While the feeling of living in a new neighborhood was pretty neat, the one drawback in a town like ours is it might take a while for TV/Internet providers to add new neighborhoods to their coverage area. I believe some more local providers have since begun covering our neck of the woods, but at the time it was slim pickens. And for a guy who has to constantly check Facebook, Twitter, Kentucky Sports Radio and Fantasy Football leagues, I was starting to get pretty concerned.
So I ran through the yellow pages with a fine-toothed comb calling anyone and everyone who I thought might be able to help us out. However, everyone I called either told me I was out of their service area or in a location where it was impossible to receive any type of signal.
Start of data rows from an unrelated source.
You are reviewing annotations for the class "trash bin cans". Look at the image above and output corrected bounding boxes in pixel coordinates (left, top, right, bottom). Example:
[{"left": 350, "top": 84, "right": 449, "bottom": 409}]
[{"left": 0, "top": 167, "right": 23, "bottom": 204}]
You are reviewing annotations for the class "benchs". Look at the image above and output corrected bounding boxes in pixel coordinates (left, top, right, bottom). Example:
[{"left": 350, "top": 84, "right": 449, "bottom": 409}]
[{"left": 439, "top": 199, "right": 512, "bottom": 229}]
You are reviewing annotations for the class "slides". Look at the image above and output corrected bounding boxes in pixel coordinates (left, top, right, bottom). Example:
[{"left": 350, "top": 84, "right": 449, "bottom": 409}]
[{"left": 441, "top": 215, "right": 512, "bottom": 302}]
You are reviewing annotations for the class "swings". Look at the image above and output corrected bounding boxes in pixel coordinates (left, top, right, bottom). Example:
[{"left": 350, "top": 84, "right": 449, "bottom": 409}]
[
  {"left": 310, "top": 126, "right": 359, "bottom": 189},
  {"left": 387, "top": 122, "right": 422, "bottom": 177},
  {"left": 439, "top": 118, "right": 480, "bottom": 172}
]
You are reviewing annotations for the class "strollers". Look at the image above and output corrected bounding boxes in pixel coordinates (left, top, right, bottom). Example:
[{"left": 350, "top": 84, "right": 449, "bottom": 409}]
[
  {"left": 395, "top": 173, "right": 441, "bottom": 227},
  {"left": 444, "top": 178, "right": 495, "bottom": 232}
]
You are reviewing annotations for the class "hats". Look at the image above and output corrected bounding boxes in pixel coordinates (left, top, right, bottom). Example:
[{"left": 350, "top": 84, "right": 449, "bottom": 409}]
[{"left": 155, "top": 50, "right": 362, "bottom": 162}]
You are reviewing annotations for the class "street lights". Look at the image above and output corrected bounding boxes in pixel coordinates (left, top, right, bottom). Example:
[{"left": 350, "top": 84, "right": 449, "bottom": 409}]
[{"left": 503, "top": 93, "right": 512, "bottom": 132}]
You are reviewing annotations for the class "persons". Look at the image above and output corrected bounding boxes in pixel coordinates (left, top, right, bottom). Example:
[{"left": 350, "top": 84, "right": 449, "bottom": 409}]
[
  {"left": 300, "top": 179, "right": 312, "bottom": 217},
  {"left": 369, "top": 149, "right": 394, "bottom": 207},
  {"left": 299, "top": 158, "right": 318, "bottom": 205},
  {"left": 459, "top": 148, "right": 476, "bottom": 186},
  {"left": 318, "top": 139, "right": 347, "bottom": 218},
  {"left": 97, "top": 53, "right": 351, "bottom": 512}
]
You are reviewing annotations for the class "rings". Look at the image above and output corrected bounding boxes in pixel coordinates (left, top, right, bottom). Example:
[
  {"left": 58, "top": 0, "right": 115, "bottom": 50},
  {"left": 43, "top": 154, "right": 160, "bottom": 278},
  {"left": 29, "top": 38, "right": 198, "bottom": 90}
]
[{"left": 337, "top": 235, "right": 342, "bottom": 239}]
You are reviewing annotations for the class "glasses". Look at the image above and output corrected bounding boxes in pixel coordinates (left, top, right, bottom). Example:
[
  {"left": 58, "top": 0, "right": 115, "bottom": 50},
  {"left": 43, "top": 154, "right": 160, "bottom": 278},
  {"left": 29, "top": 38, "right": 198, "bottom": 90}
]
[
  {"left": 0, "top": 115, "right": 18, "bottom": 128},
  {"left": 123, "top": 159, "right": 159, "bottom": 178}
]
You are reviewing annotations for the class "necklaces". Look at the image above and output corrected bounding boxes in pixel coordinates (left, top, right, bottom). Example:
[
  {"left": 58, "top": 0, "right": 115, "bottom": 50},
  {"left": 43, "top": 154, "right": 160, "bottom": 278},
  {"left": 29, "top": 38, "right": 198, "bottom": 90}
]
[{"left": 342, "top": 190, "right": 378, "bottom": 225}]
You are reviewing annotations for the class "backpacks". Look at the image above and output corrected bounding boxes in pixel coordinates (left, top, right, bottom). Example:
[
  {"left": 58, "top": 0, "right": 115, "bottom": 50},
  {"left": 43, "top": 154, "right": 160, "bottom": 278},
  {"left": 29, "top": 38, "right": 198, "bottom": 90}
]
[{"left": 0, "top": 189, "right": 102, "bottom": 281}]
I finally found a company who is actually headquartered in my hometown of Pikeville which is 2.5 hours away. They offered me DSL Internet but I had to also subscribe to a landline which I honestly hadn’t possessed since I was in high school.
So after all the frantic searching, I finally got our house set up and ready to settle in.
As I look back at that couple of weeks I spent frantically searching for a connection, it got me thinking about how the most important connection doesn’t require any type of special wires or satellite signal.
When you want to speak to God, all you have to do is pray. It doesn’t matter if you live in a big city or if you live in the boondocks, the connection is always available and always ready.
Psalms 145:18-19 says, “The Lord is nigh unto all them that call upon him, to all that call upon him in truth. He will fulfill the desire of them that fear him: he also will hear their cry, and will save them.”
It’s really something to think about how we spend loads of money on computers, phones and bills just to tell everyone on Facebook what we’re having for dinner, while the most important form of communication is absolutely free and accessible whenever and wherever we desire it.
Our God is the ultimate provider of our needs and is ready to connect when we call out.